“Porting desktop apps to cloud service is a breeze!” — said no one ever
One of the challenges we faced when we started developing this service was how to get a secure and scalable implementation to wrap iOS apps. iOS apps have some unique properties when compared to Android applications. First of all, iOS applications require MacOS to develop the apps. Wrapping iOS apps follows a similar process as developing iOS app and therefore requires many tools available only on MacOS. Our initial idea for this problem was, “sure, we’ll host MacOS servers on cloud.” And, reality started to kick in.
We implemented proofs of concept using MacOS cloud services, but we realized fairly quickly that these services were mostly IaaS, rather than PaaS. A few more iterations of proofs of concept and we realized that we needed a better solution.
What does it take to move our code from MacOS to something else? Here are some of the issues we encountered:
These tools are important tools for developing iOS apps. If you are iOS app developers but have not heard of these tools, that’s because Xcode does a great job hiding these tools from you. These tools become even more important when wrapping an iOS apps.
Lipo has a very interesting name. It sounds like liposuction, doesn’t it? It is a tool to extract, list, and do other things to Mach-O binaries from Fat binaries. Fat binaries, sometime called universal binaries, contains multiple Mach-O binaries in them. We need this tool to inspect, add, and remove Mach-O binaries; if necessary.
Otool is another important tool. We need them to inspect the app to find out what kind of binary it is. Is it Fat binary or plain Mach-O? What kind of processor does the binary support? Arm? Arm64? Is it built for Apple App Store?
Plutil is a tool to let us manipulate property lists that Apple uses extensively on iOS and MacOS. iOS app developers are familiar with Info.plist where the application metadata is stored. That file actually can store key-value pairs in various formats: binary, XML, and JSON.
Last (but not least), there is codesign. This tool is probably the most important of all. Codesign tool cryptographically signs the app to prove that it is developed by authorized Apple developer. Without this tool, you cannot install and run the app on iOS device.
So, how did we solve these problems?
We wrote them from scratch. However, we are not completely feature parity with these tools, as expected. For example, we can’t sign an app that has never been signed before. We also cannot sign an app that does not have enough space to store the newly signed structure. Adobe AIR iOS app is an example of this. It is signed with a relatively old structure and does not leave any space to store an updated signature structure. Unfortunately, at this moment, we need to fail the wrap process for these apps.

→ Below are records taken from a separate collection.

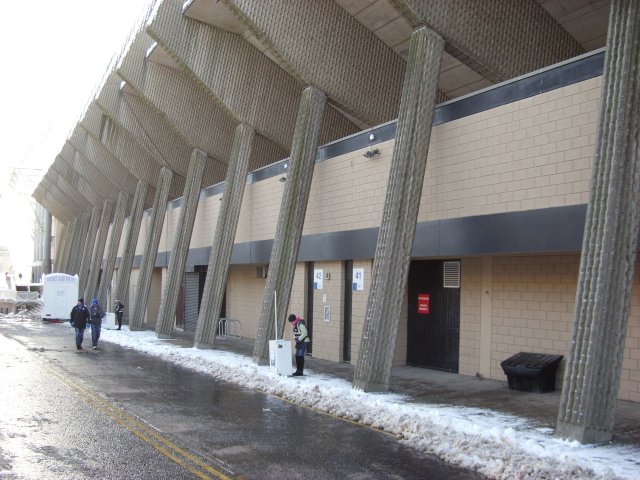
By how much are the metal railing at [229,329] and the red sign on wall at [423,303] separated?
12802 millimetres

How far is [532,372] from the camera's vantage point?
14.1 meters

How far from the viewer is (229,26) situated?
2283 cm

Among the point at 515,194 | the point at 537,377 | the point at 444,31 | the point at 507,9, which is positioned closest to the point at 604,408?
the point at 537,377

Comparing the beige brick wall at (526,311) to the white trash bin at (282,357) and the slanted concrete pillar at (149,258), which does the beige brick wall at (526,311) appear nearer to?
the white trash bin at (282,357)

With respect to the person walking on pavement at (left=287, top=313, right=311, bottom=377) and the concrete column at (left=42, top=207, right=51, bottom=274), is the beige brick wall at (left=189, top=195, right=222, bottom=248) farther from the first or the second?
the concrete column at (left=42, top=207, right=51, bottom=274)

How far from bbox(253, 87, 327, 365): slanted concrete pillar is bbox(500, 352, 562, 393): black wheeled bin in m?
7.06

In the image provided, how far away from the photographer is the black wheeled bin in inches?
555

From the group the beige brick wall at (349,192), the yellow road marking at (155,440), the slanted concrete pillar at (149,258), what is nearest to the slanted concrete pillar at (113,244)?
the slanted concrete pillar at (149,258)

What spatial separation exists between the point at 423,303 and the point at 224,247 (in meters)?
8.11

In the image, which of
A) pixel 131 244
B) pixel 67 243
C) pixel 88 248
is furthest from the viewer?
pixel 67 243

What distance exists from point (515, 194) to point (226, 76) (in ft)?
42.6

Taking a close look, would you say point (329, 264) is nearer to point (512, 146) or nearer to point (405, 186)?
point (405, 186)

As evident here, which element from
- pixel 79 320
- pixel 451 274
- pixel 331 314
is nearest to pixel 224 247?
pixel 331 314

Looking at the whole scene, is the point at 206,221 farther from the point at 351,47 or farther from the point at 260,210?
the point at 351,47
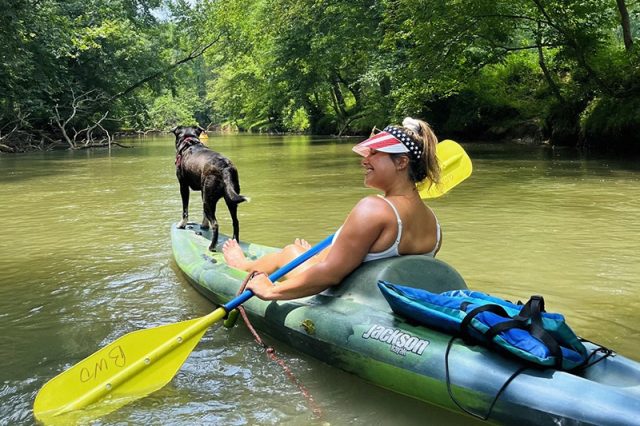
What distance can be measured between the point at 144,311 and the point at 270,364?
1286 millimetres

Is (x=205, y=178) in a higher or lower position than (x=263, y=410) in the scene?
higher

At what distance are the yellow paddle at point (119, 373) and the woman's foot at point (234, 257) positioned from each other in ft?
3.32

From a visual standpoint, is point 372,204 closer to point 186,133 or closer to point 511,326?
point 511,326

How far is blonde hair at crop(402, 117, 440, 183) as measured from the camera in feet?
9.84

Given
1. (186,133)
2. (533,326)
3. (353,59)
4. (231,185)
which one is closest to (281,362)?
(533,326)

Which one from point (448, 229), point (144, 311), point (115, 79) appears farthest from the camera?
point (115, 79)

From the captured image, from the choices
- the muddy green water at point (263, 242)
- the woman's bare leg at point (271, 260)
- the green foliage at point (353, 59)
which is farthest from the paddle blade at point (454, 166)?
the green foliage at point (353, 59)

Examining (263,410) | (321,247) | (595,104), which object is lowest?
(263,410)

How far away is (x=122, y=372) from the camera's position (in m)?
2.98

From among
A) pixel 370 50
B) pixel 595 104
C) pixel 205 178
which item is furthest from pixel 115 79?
pixel 205 178

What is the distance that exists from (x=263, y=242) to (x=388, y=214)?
346 centimetres

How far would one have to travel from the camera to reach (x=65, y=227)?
731 cm

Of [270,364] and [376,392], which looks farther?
[270,364]

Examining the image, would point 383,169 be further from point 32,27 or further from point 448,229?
point 32,27
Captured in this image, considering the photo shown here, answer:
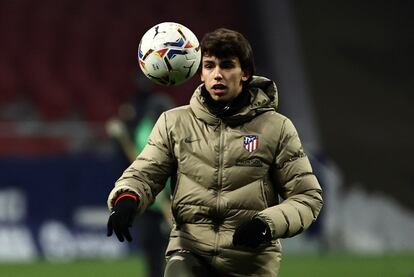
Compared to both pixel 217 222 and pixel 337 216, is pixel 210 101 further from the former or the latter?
pixel 337 216

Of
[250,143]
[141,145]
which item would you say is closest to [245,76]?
[250,143]

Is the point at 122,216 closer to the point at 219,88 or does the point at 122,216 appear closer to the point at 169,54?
the point at 219,88

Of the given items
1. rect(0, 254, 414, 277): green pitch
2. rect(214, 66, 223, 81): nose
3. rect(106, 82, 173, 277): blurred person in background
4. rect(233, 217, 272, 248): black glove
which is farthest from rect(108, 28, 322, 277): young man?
rect(0, 254, 414, 277): green pitch

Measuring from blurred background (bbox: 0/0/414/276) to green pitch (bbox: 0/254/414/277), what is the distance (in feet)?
0.09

When we started working on this project, security was the biggest concern and it is still our biggest concern. Since we need to handle Apple’s signing certificate and private keys, we must ensure utmost caution on how we handle these customer assets. In our current implementation, we are not storing signing certificates, passwords, private keys, alias key name (Android), alias password (Android), and iOS mobile provisioning profile. We ensure this by temporarily passing customer private assets to Azure Key Vault via Citrix Cloud and deleting them immediately after the wrap operation. We also ensure each wrap operation is a reset to a clean slate by using a combination of VMs and container technologies.

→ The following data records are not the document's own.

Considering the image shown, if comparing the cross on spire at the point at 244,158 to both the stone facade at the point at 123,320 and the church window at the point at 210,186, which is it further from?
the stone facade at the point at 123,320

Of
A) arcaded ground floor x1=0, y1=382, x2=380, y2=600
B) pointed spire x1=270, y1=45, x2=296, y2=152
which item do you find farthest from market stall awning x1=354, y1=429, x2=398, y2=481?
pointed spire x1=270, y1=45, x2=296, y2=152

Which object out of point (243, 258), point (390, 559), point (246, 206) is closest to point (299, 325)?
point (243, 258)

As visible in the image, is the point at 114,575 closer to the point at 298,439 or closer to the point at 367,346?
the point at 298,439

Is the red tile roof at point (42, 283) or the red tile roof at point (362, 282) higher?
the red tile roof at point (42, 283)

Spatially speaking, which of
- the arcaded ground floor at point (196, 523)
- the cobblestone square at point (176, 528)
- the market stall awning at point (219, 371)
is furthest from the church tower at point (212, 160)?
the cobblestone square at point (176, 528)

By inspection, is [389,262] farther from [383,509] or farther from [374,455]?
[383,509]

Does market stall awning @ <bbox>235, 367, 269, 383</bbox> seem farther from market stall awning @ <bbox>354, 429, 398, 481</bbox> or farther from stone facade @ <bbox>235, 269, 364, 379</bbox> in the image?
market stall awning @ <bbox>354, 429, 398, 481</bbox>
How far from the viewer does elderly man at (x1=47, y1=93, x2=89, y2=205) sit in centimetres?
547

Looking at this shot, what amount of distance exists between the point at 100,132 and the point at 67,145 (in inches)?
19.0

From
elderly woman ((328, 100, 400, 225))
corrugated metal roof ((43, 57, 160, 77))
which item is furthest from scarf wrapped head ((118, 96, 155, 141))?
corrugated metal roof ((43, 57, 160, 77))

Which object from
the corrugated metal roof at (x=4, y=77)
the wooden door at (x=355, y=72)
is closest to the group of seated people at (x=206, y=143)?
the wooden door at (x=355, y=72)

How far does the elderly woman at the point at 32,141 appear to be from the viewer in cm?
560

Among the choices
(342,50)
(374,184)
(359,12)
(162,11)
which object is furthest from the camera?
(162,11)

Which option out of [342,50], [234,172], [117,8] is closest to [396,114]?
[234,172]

We get few requests to support wrap apps in batches. We are calling these requests as “batch wrapping.” To support batch wrapping with best admin experience, we would like to store the signing certificates, passwords, and provisioning profiles. That will let the admins wrap the app without uploading the certificates, password and provisioning profile every time. We think our current handling of customer assets will hold up against security concerns, but we need to work even closer with our security team to ensure this.